**Collected data:**
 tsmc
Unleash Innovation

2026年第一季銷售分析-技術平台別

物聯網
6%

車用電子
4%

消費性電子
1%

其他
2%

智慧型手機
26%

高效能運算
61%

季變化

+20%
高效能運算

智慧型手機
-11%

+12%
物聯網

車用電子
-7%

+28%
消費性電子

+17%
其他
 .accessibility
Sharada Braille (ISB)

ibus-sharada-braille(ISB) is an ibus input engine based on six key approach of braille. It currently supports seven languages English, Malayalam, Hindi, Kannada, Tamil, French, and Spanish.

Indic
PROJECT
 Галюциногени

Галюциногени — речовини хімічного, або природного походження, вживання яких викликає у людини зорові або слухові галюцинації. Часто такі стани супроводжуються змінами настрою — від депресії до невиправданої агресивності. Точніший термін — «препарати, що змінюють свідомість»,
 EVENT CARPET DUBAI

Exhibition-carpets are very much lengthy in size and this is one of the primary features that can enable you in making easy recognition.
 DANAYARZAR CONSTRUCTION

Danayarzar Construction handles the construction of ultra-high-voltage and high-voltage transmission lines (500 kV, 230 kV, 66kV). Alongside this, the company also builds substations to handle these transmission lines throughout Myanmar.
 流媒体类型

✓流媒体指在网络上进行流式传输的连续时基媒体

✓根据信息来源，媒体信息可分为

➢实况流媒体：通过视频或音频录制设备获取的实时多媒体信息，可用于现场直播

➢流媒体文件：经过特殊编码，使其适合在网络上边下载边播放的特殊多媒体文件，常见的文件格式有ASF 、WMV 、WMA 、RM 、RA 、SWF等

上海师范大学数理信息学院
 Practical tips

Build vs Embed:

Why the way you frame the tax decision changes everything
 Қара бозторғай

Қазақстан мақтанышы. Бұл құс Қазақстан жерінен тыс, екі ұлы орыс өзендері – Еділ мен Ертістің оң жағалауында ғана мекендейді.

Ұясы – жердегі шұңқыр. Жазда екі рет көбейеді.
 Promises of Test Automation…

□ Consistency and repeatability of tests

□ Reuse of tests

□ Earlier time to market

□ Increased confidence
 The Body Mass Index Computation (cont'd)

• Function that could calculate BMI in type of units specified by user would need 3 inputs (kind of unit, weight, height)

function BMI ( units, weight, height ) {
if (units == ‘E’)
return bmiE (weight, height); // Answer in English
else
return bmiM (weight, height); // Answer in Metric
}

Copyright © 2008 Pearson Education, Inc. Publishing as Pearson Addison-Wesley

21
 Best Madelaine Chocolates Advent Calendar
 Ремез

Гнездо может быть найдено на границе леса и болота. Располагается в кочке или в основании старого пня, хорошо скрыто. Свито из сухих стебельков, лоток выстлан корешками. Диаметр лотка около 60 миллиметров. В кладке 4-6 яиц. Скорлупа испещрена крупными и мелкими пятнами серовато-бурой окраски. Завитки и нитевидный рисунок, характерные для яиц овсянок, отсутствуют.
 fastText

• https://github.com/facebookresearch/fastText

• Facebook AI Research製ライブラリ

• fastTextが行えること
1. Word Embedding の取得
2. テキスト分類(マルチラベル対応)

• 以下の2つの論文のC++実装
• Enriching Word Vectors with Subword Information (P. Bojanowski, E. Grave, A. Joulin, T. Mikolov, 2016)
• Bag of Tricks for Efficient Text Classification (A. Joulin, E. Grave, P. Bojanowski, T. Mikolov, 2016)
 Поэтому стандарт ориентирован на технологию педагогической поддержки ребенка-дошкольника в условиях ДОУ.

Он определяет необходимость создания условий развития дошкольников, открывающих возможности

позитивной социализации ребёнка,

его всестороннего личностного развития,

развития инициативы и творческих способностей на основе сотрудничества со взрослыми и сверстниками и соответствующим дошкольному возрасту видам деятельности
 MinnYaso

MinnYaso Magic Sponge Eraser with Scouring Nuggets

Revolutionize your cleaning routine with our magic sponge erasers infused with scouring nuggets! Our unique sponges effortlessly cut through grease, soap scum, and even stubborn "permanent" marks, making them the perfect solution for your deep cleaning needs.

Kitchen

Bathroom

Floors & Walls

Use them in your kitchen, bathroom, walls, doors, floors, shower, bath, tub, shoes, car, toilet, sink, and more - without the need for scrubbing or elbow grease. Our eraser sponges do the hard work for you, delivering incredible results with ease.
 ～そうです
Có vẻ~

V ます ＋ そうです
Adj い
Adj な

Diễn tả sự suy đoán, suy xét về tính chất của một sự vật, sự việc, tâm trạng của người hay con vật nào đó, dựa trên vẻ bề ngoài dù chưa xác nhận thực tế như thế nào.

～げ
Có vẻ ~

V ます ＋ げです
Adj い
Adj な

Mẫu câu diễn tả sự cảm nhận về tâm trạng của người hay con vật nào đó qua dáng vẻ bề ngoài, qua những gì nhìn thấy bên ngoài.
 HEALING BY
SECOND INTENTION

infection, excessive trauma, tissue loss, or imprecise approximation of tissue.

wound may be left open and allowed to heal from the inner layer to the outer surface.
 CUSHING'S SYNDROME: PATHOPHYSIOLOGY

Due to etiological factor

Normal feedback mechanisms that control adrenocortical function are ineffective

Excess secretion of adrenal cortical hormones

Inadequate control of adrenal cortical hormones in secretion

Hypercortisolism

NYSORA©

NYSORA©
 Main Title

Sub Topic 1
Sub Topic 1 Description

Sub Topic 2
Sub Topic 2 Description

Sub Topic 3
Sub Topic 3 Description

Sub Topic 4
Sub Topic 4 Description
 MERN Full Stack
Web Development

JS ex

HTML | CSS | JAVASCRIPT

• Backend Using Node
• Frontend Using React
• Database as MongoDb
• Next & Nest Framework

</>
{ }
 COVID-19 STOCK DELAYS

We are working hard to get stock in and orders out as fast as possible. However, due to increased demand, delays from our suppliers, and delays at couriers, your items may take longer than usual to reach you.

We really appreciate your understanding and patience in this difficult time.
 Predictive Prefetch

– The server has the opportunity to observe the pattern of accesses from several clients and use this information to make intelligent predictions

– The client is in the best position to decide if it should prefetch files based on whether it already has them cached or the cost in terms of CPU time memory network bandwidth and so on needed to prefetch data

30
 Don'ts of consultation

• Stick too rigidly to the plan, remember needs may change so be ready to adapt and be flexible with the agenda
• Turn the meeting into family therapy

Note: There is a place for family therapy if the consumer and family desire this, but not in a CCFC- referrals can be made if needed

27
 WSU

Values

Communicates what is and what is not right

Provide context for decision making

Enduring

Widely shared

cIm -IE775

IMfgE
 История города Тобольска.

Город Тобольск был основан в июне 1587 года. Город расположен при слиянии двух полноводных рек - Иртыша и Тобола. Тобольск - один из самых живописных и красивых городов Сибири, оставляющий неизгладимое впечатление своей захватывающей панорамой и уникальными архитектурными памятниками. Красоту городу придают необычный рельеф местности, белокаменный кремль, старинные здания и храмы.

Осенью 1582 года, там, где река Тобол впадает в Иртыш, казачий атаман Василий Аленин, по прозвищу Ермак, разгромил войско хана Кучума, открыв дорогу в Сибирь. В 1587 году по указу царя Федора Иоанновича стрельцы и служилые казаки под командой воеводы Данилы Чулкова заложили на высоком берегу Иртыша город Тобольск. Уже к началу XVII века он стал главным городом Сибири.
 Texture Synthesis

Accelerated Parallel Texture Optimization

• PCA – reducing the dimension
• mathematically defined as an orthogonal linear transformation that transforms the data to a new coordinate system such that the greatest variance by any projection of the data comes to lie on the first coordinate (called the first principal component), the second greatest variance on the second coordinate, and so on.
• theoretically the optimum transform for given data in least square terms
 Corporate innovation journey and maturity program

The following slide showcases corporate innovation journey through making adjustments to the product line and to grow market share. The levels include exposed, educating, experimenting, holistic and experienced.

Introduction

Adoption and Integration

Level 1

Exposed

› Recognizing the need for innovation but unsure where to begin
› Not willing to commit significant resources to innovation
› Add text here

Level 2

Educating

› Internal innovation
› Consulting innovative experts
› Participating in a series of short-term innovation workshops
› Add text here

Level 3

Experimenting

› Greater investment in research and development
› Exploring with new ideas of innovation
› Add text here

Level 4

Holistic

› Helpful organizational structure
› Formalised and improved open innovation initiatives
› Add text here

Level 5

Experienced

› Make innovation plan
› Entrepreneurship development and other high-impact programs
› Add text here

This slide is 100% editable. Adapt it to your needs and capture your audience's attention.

**About this task:** Write out exactly the lines above between the line with "Город Тобольск был" and the line with "reducing the dimension", inclusive, and nothing beyond them.

**Your solution:**
Город Тобольск был основан в июне 1587 года. Город расположен при слиянии двух полноводных рек - Иртыша и Тобола. Тобольск - один из самых живописных и красивых городов Сибири, оставляющий неизгладимое впечатление своей захватывающей панорамой и уникальными архитектурными памятниками. Красоту городу придают необычный рельеф местности, белокаменный кремль, старинные здания и храмы.

Осенью 1582 года, там, где река Тобол впадает в Иртыш, казачий атаман Василий Аленин, по прозвищу Ермак, разгромил войско хана Кучума, открыв дорогу в Сибирь. В 1587 году по указу царя Федора Иоанновича стрельцы и служилые казаки под командой воеводы Данилы Чулкова заложили на высоком берегу Иртыша город Тобольск. Уже к началу XVII века он стал главным городом Сибири.
 Texture Synthesis

Accelerated Parallel Texture Optimization

• PCA – reducing the dimension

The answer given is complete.